■ Trecho do texto
Por Rachel de Andrade Silva*
Em função da articulação pela ampliação da licença paternidade, há uma mobilização da Elas no Poder em falar sobre saúde mental e cuidado, como já trouxemos por aqui em artigos que tratam como conciliar a carreira política e a maternidade e como o trabalho do cuidado está diretamente ligado à baixa representatividade das mulheres na política.
Mas hoje foquemos, então, naquelas que fazem o último de maneira desproporcional e sem remuneração. Afinal, o trabalho de cuidado é ao mesmo tempo fundamental para a criação e manutenção da vida e desprezado em função daquelas que o realizam.
O capitalismo vai se apropriar da categoria gênero e raça não só para determinar quem realiza o quê, mas também impõe ao qual trabalho se atribui valor, implicando na divisão do trabalho produtivo e reprodutivo.
O foco aqui é o trabalho reprodutivo, essencial ao sistema econômico, social e político, isto é, componente fundamental ao funcionamento do capitalismo, conforme nos ensina Federici (2019). A autora também defende que a força de trabalho reprodutiva não é independente do sistema, sendo subjugada às imposições da organização e relações de produção, com o trabalho doméstico imposto como algo natural, em vez de ser considerado como trabalho, até mesmo porque é articulado para não ser remunerado. O trabalho não remunerado imposto às mulheres influencia sobremaneira a redução do custo de mão de obra, viabilizando a própria sobrevivência do capital.

■ Detalhes do exercício
Reproduza sem alterações o trecho do texto sobre o trabalho de cuidado que vai de "Por Rachel de" a "produtivo e reprodutivo.". Baseie-se somente no texto.

■ Trechos de dados
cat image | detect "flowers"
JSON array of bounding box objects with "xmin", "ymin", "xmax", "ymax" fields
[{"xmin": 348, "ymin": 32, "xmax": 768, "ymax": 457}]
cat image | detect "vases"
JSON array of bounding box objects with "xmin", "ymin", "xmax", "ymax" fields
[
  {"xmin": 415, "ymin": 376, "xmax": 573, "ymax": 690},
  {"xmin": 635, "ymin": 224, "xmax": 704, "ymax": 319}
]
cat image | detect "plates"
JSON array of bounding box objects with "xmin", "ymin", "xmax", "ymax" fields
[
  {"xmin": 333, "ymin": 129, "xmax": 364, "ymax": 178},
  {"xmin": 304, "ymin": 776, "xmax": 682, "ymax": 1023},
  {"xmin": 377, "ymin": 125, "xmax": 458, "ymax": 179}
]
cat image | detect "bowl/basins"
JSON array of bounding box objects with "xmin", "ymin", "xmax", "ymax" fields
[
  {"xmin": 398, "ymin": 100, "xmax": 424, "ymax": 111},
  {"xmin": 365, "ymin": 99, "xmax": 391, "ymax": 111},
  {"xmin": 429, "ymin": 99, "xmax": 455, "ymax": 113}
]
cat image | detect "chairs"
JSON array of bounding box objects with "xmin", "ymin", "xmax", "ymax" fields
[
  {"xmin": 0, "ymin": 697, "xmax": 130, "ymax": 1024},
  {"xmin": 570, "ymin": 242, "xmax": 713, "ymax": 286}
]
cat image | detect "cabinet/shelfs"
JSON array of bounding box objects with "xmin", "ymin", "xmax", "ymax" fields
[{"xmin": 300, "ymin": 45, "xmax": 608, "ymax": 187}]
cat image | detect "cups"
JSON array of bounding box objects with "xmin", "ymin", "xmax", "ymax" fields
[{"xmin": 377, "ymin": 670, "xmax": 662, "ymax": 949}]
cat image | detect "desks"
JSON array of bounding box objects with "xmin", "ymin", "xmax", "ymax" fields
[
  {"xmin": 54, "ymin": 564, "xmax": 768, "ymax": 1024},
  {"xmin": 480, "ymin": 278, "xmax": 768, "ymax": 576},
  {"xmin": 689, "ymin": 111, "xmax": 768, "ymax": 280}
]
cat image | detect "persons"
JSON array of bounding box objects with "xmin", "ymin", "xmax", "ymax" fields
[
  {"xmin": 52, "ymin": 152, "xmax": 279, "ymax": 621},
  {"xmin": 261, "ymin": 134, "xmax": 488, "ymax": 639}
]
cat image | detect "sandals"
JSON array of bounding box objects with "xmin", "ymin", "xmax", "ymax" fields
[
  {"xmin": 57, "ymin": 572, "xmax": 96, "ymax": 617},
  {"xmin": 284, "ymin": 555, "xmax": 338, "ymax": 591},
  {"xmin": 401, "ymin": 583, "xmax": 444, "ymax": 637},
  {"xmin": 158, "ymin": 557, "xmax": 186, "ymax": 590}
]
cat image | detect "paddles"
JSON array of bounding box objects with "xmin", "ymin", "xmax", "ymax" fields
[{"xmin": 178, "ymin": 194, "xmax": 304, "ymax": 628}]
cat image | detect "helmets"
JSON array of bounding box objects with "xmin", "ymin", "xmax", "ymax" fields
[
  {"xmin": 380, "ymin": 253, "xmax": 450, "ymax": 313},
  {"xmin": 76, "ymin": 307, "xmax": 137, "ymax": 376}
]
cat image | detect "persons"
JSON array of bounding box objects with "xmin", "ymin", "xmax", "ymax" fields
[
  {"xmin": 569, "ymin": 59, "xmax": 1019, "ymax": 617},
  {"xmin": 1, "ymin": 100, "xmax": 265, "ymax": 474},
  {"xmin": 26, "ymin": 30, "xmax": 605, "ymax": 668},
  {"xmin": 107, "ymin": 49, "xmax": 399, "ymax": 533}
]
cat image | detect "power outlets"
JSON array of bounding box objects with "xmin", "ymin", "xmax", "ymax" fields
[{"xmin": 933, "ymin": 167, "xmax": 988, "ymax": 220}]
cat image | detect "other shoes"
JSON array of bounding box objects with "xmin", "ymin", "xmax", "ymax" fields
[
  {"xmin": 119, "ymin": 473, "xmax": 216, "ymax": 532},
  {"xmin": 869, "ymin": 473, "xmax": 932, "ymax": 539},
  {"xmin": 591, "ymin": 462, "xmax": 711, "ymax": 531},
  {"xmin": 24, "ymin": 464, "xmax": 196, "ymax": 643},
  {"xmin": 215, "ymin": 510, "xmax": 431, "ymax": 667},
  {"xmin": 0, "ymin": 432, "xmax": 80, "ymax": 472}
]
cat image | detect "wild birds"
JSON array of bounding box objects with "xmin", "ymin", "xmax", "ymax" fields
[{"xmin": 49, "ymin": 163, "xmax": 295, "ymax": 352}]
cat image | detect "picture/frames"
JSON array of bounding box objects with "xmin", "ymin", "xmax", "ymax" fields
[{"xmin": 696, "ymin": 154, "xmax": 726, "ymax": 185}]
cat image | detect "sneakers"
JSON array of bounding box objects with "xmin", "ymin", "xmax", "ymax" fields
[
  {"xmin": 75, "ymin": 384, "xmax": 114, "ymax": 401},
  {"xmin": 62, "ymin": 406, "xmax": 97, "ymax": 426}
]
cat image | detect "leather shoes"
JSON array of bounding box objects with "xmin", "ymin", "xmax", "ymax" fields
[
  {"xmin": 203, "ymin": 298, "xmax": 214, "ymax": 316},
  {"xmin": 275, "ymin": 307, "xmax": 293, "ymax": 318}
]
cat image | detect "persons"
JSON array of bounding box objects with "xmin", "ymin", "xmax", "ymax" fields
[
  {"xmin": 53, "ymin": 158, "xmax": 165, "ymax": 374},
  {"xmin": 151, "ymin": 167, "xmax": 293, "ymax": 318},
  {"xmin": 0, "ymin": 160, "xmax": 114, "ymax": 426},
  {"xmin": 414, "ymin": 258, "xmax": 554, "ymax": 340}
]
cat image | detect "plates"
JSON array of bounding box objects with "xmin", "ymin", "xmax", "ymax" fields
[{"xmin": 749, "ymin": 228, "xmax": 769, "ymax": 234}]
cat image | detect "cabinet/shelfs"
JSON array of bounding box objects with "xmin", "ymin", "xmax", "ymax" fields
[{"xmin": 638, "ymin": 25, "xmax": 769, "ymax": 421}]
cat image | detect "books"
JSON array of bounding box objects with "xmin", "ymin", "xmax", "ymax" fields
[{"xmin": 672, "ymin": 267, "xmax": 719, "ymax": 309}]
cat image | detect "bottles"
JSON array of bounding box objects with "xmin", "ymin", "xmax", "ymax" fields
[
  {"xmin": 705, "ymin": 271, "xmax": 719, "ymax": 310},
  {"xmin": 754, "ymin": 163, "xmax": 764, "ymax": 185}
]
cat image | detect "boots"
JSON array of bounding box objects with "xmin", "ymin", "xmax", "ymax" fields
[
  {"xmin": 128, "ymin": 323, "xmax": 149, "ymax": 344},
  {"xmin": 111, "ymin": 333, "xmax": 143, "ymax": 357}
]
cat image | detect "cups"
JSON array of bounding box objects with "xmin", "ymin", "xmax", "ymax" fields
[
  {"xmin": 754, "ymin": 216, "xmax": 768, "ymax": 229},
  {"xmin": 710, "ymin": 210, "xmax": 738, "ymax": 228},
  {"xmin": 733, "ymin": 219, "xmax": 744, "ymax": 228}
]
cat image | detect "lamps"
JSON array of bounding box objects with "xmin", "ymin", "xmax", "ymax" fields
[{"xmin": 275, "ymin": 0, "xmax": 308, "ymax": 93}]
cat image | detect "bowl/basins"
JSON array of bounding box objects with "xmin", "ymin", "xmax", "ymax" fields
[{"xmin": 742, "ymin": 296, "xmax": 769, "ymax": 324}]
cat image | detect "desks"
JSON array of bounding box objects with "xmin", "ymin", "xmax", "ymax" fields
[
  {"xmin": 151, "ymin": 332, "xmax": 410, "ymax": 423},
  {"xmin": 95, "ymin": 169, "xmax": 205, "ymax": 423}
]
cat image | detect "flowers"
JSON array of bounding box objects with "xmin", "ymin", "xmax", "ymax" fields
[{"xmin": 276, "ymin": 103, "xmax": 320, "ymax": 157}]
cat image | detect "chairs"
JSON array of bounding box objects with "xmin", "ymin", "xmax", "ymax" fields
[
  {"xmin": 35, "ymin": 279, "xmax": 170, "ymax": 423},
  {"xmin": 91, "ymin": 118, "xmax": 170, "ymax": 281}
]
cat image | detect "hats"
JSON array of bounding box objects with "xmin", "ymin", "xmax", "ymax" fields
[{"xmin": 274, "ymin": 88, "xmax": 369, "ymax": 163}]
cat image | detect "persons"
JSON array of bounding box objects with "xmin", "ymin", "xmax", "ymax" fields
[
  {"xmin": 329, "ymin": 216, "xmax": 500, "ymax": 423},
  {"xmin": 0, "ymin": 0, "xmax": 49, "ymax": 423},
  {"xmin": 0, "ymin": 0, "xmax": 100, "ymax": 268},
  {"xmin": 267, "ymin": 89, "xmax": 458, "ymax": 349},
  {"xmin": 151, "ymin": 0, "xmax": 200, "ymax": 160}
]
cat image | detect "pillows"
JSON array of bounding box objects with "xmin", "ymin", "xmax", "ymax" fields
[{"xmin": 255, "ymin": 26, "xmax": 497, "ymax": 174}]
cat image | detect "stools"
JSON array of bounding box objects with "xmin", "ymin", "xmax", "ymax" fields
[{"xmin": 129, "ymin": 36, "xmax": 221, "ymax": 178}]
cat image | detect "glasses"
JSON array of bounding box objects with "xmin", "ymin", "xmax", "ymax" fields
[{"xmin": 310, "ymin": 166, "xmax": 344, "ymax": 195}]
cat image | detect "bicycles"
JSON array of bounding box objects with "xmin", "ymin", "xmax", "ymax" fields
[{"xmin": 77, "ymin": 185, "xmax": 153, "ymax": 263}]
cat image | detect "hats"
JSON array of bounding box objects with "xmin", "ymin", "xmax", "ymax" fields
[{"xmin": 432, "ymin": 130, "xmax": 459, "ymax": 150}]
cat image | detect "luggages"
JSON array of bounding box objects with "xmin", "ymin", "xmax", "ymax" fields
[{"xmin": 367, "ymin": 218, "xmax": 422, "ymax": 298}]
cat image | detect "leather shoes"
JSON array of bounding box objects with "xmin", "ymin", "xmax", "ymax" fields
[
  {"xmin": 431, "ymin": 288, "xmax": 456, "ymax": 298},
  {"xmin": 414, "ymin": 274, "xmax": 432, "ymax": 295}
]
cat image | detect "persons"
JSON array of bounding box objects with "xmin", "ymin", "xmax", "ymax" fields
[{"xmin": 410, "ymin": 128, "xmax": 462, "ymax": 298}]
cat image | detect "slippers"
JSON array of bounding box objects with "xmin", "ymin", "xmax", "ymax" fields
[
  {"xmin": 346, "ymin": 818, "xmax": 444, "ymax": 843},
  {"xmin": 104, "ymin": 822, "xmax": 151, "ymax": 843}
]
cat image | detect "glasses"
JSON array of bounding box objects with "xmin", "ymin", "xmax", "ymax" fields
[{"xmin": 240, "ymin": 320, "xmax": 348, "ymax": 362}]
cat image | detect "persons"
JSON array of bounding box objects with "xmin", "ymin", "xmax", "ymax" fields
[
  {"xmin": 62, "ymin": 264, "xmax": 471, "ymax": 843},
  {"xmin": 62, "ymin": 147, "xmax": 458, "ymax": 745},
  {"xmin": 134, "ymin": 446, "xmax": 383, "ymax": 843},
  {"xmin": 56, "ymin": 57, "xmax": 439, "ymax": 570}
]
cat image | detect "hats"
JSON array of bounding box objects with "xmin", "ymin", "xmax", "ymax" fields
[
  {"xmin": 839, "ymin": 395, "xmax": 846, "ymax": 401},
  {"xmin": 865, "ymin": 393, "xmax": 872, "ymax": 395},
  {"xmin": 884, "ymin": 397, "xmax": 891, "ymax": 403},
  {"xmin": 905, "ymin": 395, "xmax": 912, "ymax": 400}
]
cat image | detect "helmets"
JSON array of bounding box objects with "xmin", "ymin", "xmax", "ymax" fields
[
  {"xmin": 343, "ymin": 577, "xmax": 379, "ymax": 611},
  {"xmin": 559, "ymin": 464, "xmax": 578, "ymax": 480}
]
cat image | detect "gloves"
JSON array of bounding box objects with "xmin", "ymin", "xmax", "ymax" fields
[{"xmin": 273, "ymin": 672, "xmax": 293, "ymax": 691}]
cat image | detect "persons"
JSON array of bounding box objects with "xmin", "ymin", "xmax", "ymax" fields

■ Resposta escrita
Por Rachel de Andrade Silva*
Em função da articulação pela ampliação da licença paternidade, há uma mobilização da Elas no Poder em falar sobre saúde mental e cuidado, como já trouxemos por aqui em artigos que tratam como conciliar a carreira política e a maternidade e como o trabalho do cuidado está diretamente ligado à baixa representatividade das mulheres na política.
Mas hoje foquemos, então, naquelas que fazem o último de maneira desproporcional e sem remuneração. Afinal, o trabalho de cuidado é ao mesmo tempo fundamental para a criação e manutenção da vida e desprezado em função daquelas que o realizam.
O capitalismo vai se apropriar da categoria gênero e raça não só para determinar quem realiza o quê, mas também impõe ao qual trabalho se atribui valor, implicando na divisão do trabalho produtivo e reprodutivo.